### CONSIGNE ÉCRITE A
Recopiez le texte sur la conception addictive en commençant aux mots « Comme il s’agit » et en vous arrêtant après « sont toujours pertinentes. ». Remplacez-y « signal politique » par « message politique ».
### CONSIGNE ÉCRITE B
Nommez tous les organes de l’Union européenne cités dans le texte sur la conception addictive.
### CONSIGNE ÉCRITE C
Veuillez poursuivre le texte sur la conception addictive à partir de sa dernière phrase.

### TEXTE FOURNI
········

Un projet de rapport du Parlement européen sur la conception addictive des services en ligne dresse un tableau accablant des conséquences sur la santé mentale d’un temps d’écran excessif et appelle à l’adoption de nouvelles règles européennes pour résoudre le problème.
La conception addictive, qui consiste à capter l’attention des utilisateurs afin qu’ils passent le plus de temps possible sur les plateformes, est dans le collimateur de l’UE depuis un certain temps. L’année dernière, la commission du Marché intérieur et de la Protection des consommateurs (IMCO) du Parlement européen se préparait à présenter une résolution sur la « conception addictive des services en ligne ».
La direction de l’initiative a été confiée à l’eurodéputée écologiste Kim van Sparrentak, qui a publié son projet de rapport la semaine dernière, fournissant un compte rendu détaillé des risques pour la santé mentale d’un temps d’écran excessif.
Comme il s’agit d’un rapport d’initiative, le dossier n’a pas de valeur législative. Cependant, il vise à donner un signal politique, précisément au moment où la Commission européenne évalue si ses règles de protection des consommateurs sont toujours pertinentes.
La conception addictive
Selon le projet de rapport, en moyenne, un enfant et un jeune sur quatre, en particulier les personnes âgées de 16 à 24 ans, passent plus de sept heures par jour sur Internet. Plus de deux ou trois heures devant un écran sont déjà considérées comme un temps d’écran excessif.

········

[Lignes d’un jeu de données]
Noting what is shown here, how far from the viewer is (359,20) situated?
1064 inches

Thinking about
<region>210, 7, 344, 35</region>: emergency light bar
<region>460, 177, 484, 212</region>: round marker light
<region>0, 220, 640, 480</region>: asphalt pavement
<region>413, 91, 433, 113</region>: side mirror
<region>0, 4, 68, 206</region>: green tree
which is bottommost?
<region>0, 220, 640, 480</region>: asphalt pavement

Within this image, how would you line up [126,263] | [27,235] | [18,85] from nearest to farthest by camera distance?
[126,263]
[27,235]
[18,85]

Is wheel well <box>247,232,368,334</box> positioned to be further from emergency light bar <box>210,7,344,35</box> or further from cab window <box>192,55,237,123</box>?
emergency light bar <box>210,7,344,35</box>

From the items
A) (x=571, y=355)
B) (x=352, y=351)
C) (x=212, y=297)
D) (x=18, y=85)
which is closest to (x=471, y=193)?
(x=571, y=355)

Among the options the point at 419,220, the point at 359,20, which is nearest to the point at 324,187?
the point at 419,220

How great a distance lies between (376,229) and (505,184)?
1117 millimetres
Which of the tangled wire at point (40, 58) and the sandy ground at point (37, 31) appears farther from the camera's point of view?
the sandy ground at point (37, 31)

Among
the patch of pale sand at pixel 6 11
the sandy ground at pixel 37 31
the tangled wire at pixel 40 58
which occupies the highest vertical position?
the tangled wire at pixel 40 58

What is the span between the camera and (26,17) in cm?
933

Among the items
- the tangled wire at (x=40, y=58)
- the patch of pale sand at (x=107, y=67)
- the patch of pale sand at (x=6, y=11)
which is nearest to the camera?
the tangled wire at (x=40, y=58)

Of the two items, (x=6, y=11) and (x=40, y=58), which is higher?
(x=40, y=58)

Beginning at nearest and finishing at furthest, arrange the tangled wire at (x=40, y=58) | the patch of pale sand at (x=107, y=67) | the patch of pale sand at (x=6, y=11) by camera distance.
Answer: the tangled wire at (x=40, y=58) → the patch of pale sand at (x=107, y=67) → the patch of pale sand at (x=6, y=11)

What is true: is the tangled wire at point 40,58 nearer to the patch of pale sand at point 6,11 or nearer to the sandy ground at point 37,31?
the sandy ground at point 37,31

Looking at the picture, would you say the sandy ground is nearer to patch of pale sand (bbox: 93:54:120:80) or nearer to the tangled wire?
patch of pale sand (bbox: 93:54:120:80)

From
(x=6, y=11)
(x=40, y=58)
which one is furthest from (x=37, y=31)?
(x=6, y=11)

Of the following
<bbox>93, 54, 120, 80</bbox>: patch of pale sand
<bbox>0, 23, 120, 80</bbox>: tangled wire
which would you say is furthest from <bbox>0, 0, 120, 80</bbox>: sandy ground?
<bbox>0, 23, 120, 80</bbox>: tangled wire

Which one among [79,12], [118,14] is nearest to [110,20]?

········

### RÉPONSE A
Comme il s’agit d’un rapport d’initiative, le dossier n’a pas de valeur législative. Cependant, il vise à donner un message politique, précisément au moment où la Commission européenne évalue si ses règles de protection des consommateurs sont toujours pertinentes.

### RÉPONSE B
Parlement européen ; commission du Marché intérieur et de la Protection des consommateurs (IMCO) ; Commission européenne

### RÉPONSE C
Cela peut être dû au fait que les jeux en ligne, les réseaux sociaux, les services de musique, films et séries en streaming, le shopping en ligne et les applications de rencontres sont conçus de manière à ce que les utilisateurs y passent un maximum de temps et y dépensent un maximum d’argent, au lieu de les servir « de manière plus neutre ».
Le projet de rapport indique que YouTube, Netflix et Spotify proposent des fonctions telles que le défilement infini ou la lecture automatique par défaut, les définissant comme des « astuces psychologiques pour garder les consommateurs en ligne ». Parmi les autres caractéristiques de conception qui créent une dépendance, on peut citer le rechargement de la page « tirer pour actualiser » ou les recommandations personnalisées.
Ces caractéristiques jouent sur « les besoins psychologiques, les vulnérabilités et les désirs des consommateurs, tels que l’appartenance sociale, l’anxiété sociale ou la peur de manquer » quelque chose. Les informations temporairement disponibles, telles que les « stories » ou la fonction « est en train d’écrire… », en sont un exemple.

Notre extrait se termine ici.